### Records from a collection
------------------------------------------------------------------------

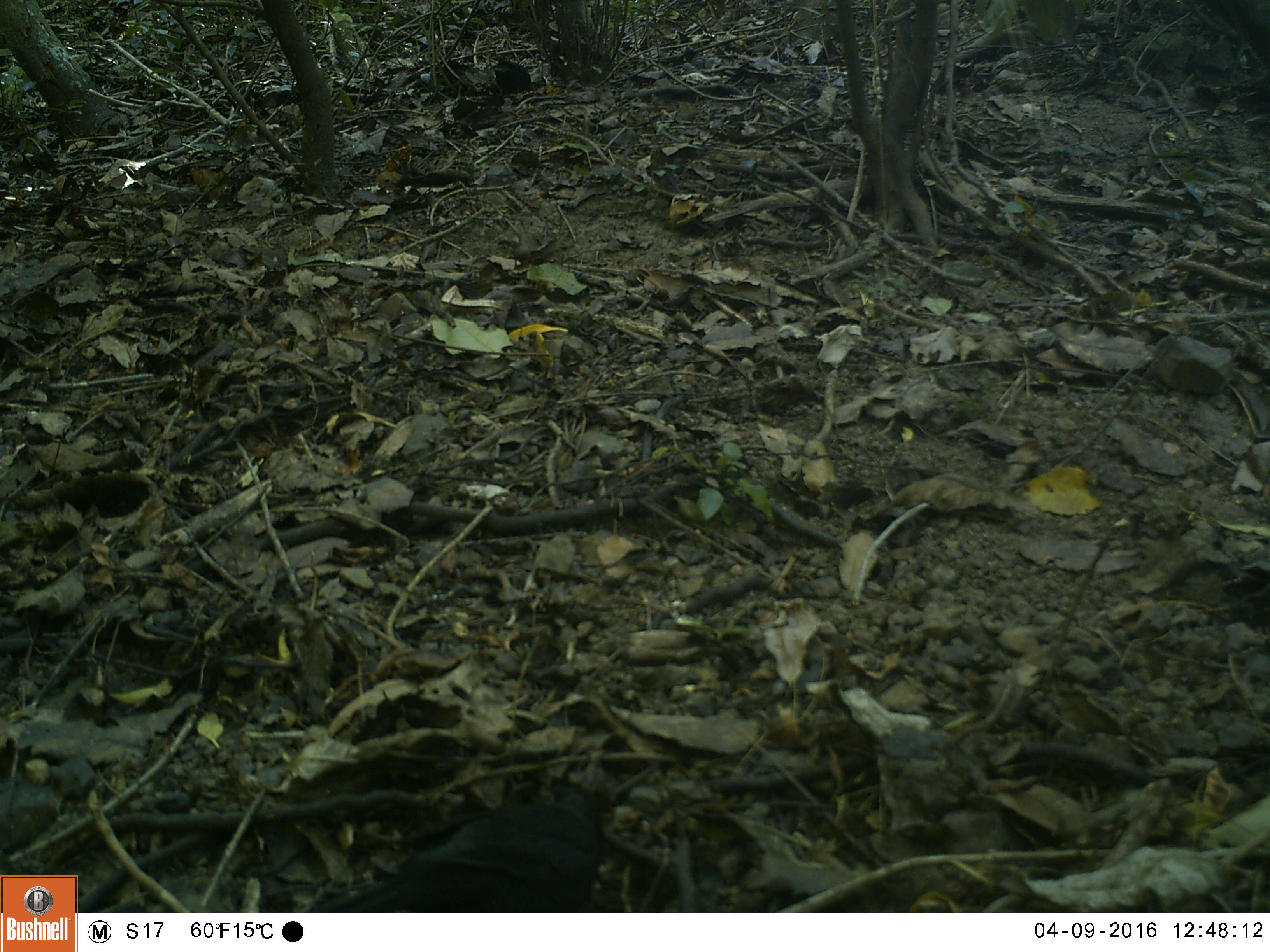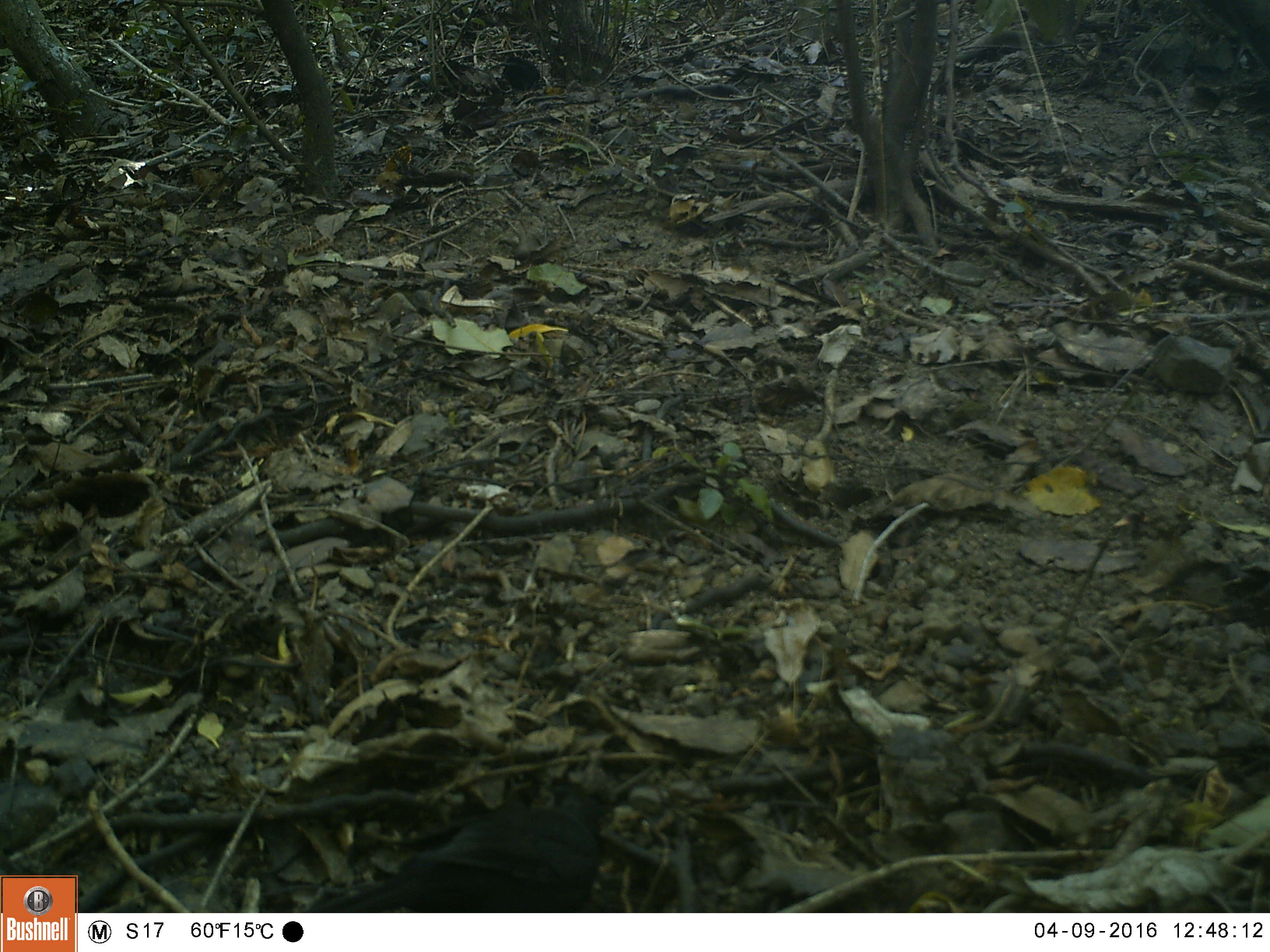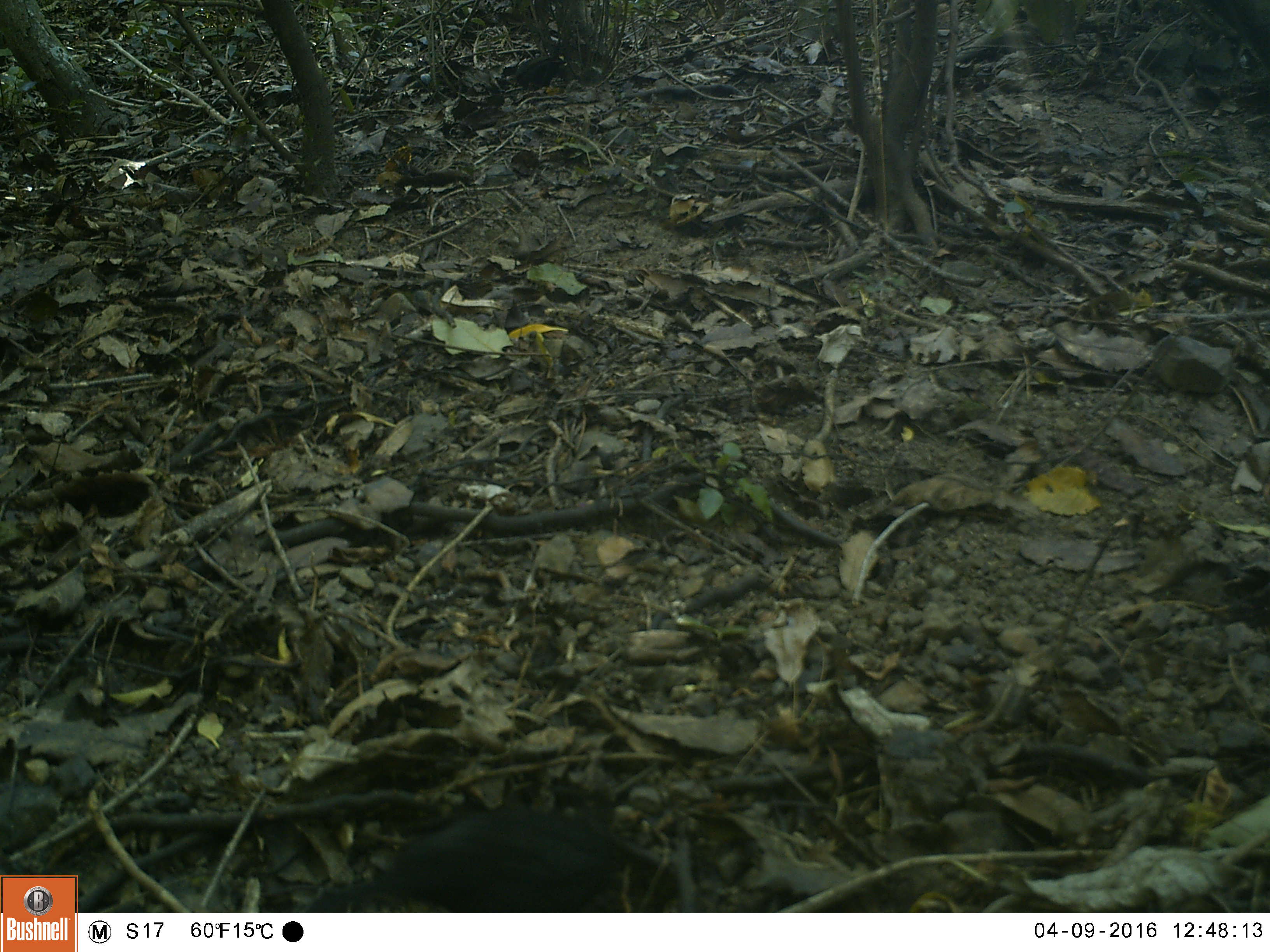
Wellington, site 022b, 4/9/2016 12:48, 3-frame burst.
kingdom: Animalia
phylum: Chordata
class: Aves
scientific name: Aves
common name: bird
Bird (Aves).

------------------------------------------------------------------------

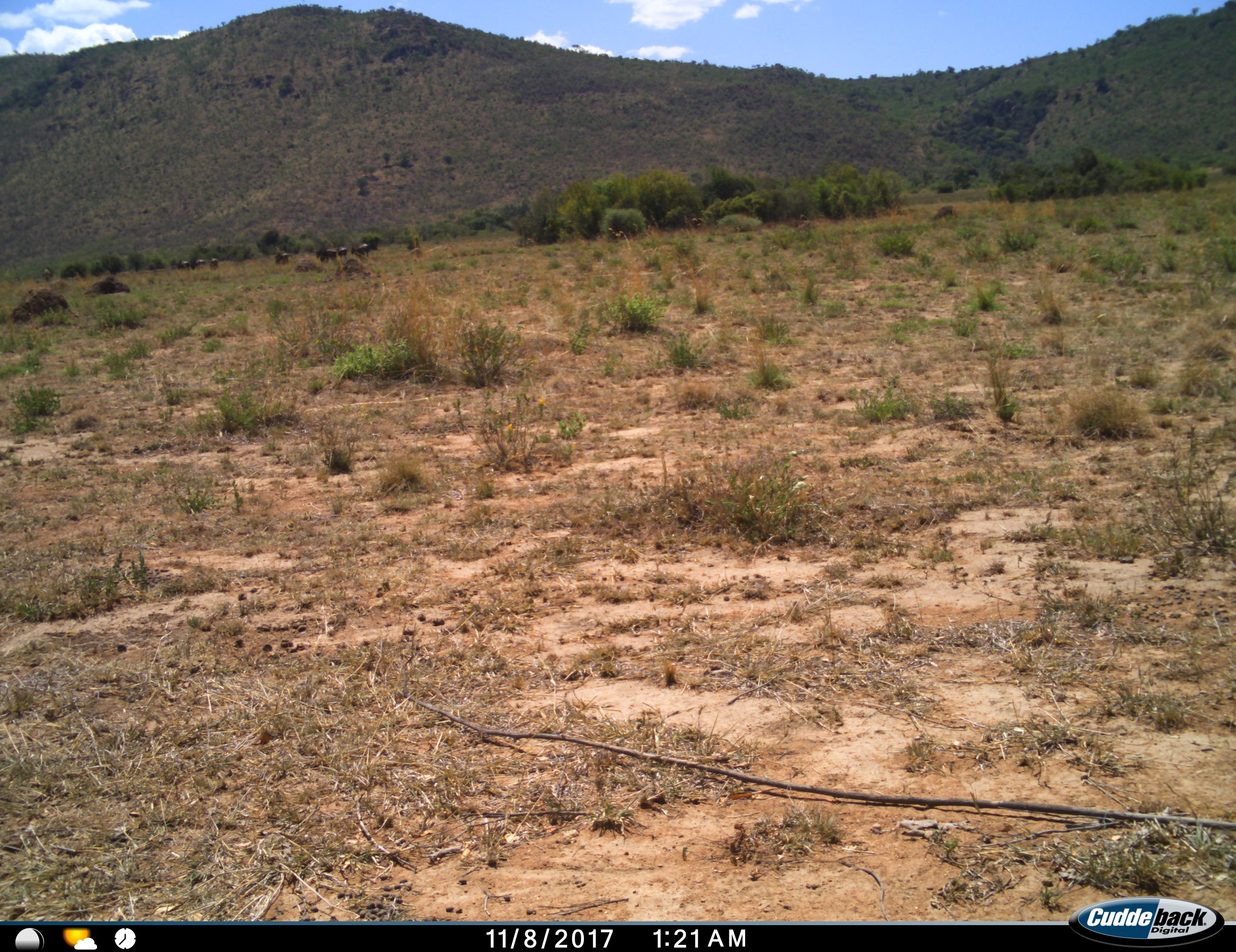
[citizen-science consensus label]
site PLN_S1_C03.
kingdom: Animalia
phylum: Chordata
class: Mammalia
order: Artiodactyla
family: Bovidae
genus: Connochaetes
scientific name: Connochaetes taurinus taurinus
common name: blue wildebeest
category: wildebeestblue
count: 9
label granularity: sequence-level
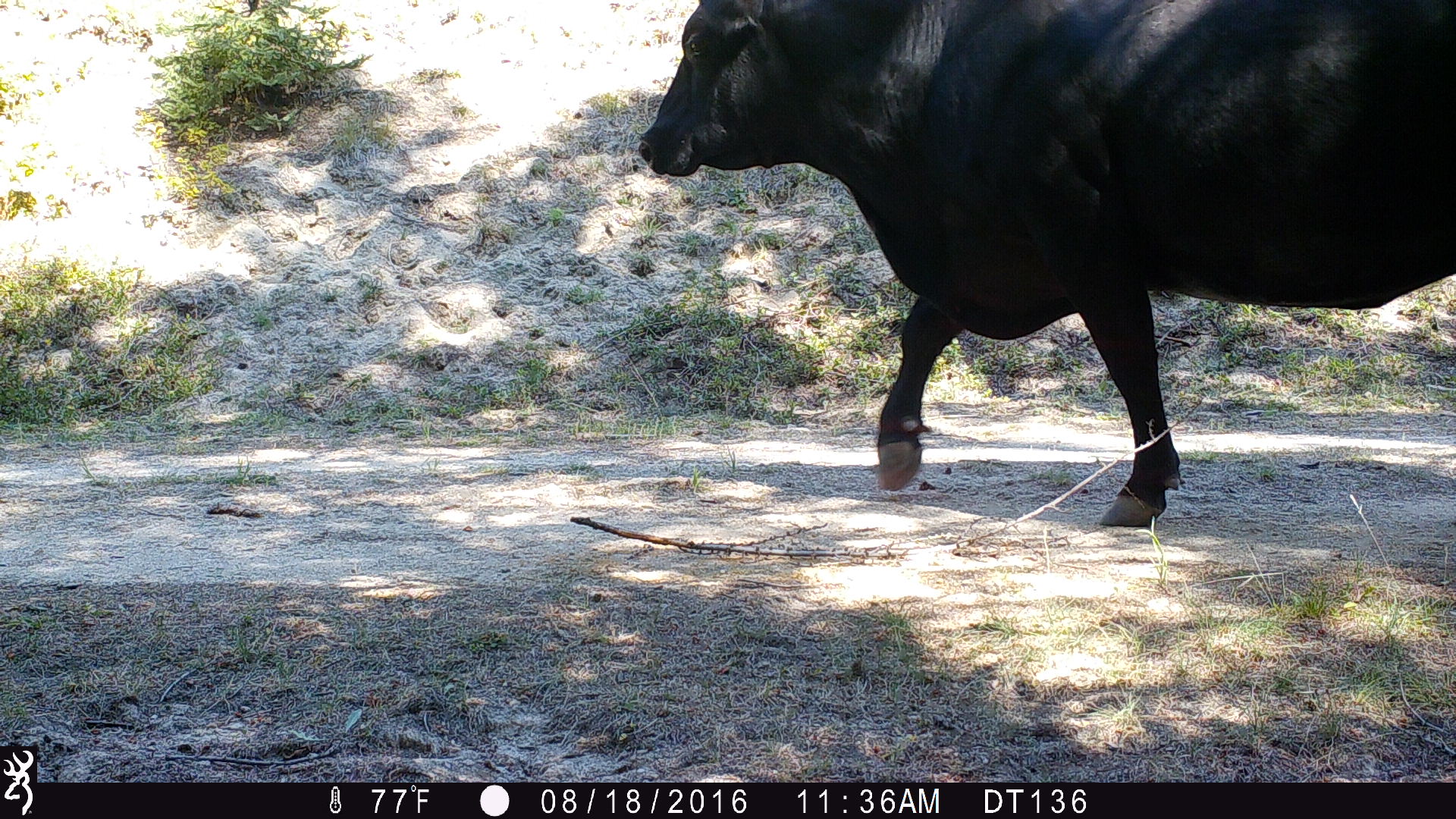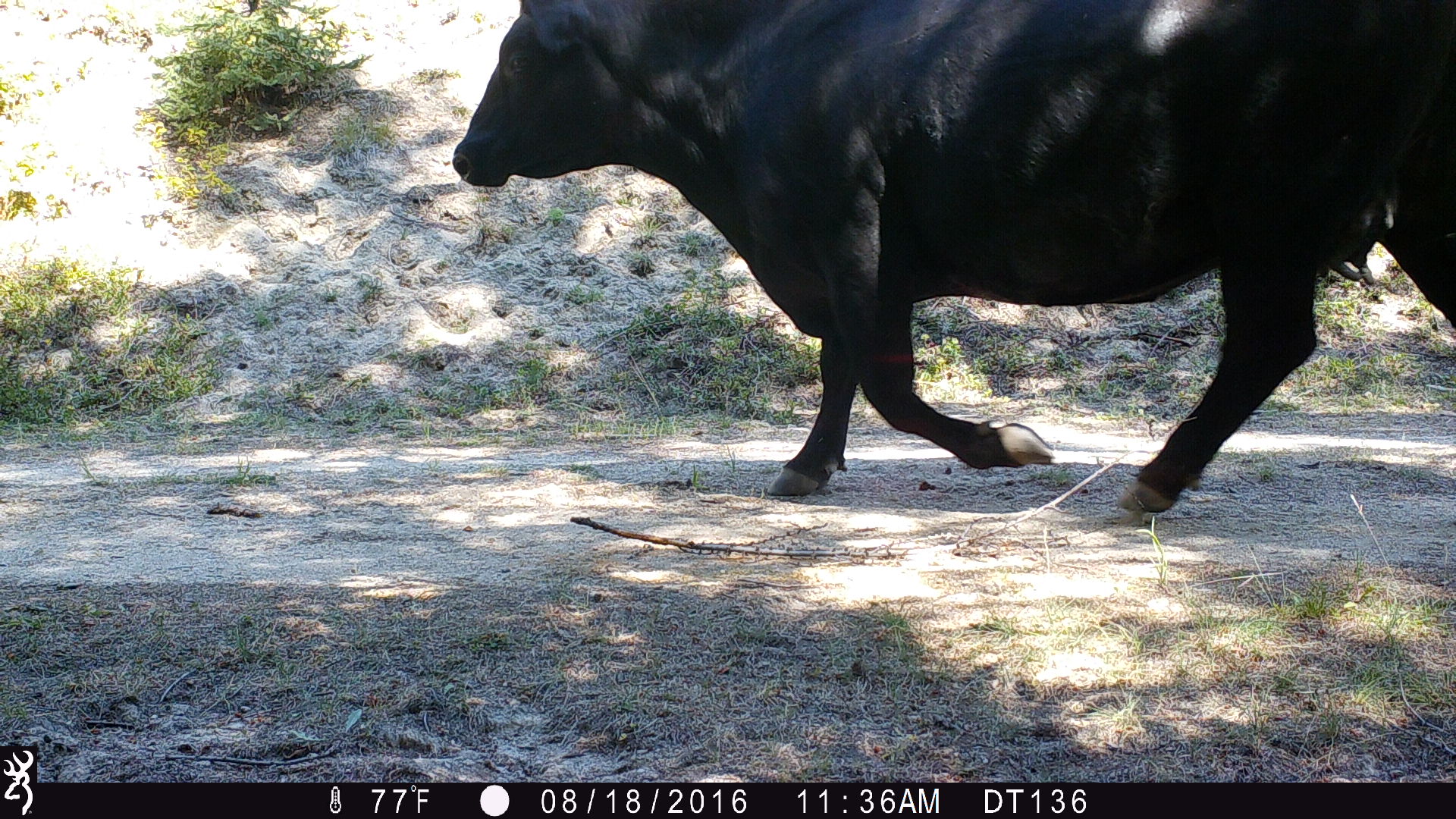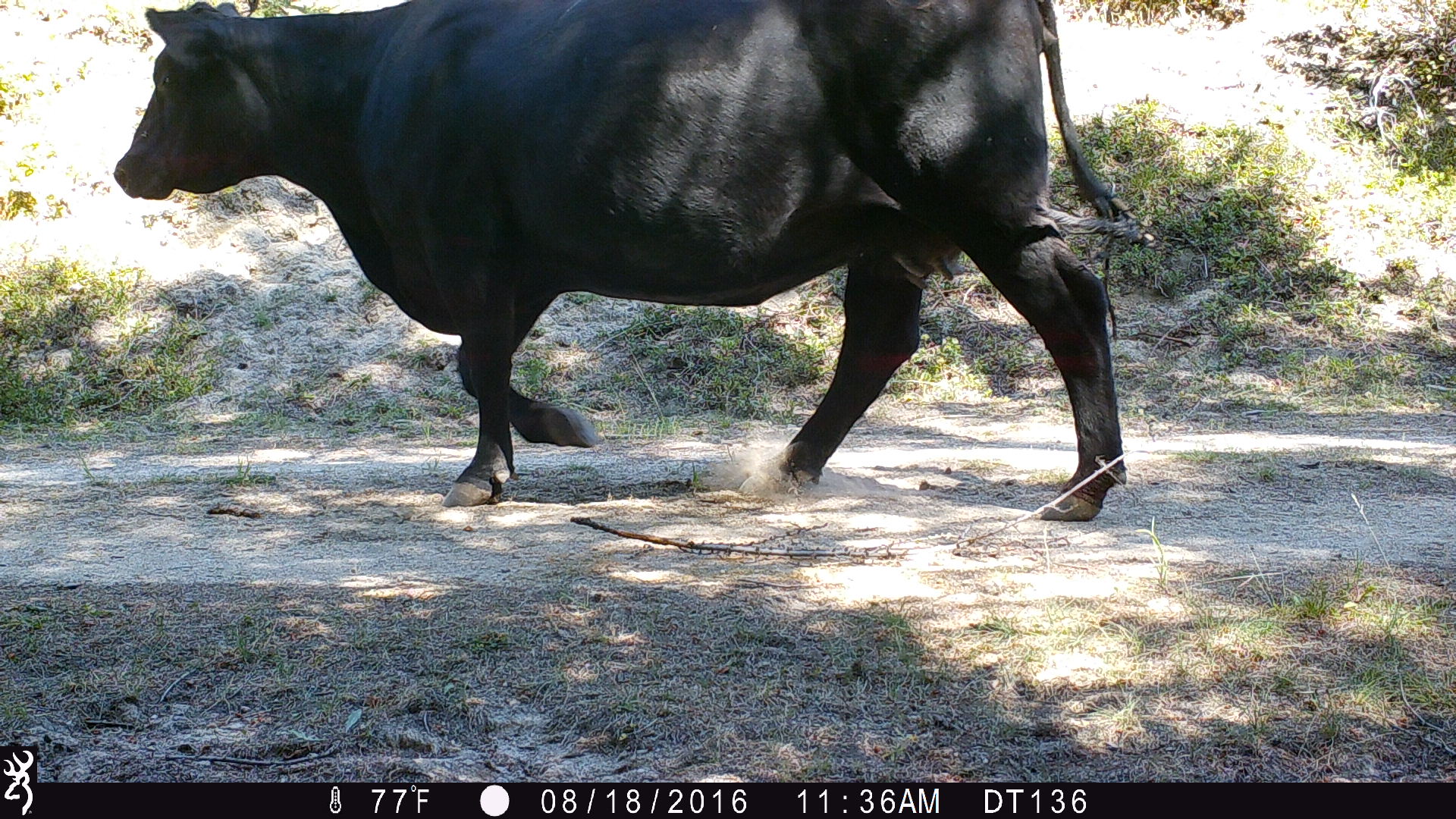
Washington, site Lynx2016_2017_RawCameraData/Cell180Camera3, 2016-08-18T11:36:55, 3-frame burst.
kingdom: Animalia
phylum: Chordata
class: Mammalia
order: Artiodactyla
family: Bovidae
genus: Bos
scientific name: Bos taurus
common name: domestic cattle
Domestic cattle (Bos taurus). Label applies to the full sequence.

------------------------------------------------------------------------

Your reply is one number: how many lines of the records above contain the word "scientific".

3